**VORLIEGENDER TEXT:**
....
15. Februar 2008
Bruce Schneier hat einen sehr lesenswerten Artikel über die wirtschaftliche Bedeutung von Vendor Lock-Ins geschrieben.
„Wenn 100 Leute im Unternehmen Microsoft Office einsetzen, das pro Benutzer 500 USD kostet, dann wird das Unternehmen auf OpenOffice wechseln, wenn der Wechsel günstiger als 50.000 USD ist. Wenn der Wechsel teurer als 50.000 USD ist, kann Microsoft die Preise erhöhen.“
Der komplette Text findet sich im Blog von Bruce und bei Wired.
Sein Fazit ist, dass mehr und mehr Sicherheitsfunktionen nicht mehr zum Schutz von Daten und Systemen sondern zum Schutz der wirtschaftlichen Abhängigkeit eingesetzt werden. Digitales Restriktionsmanagement (DRM) ist nur der Anfang.
Jetzt ist Microsoft von den letzten guten Geistern verlassen worden, wenn die Meldungen auf diversen News-Portalen stimmen:
Forscher bei Microsoft hoffen, mittels „freundlicher“ Würmer Patches und Updates schneller an die Windows-Nutzer zu verteilen.
....
**GESPEICHERTE DATEN:**
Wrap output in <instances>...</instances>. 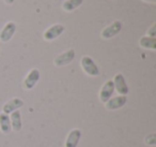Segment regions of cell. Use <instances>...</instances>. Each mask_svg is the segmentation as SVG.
....
**AUFGABENSTELLUNG:**
Aktualisieren Sie den Text über Vendor Lock-Ins, indem Sie alles von "Jetzt ist Microsoft" bis hinunter zu "Windows-Nutzer zu verteilen." erneut wiedergeben. Ersetzen Sie dabei "News-Portalen" durch "Nachrichtenseiten".

**LÖSUNG DER AUFGABE:**
Jetzt ist Microsoft von den letzten guten Geistern verlassen worden, wenn die Meldungen auf diversen Nachrichtenseiten stimmen:
Forscher bei Microsoft hoffen, mittels „freundlicher“ Würmer Patches und Updates schneller an die Windows-Nutzer zu verteilen.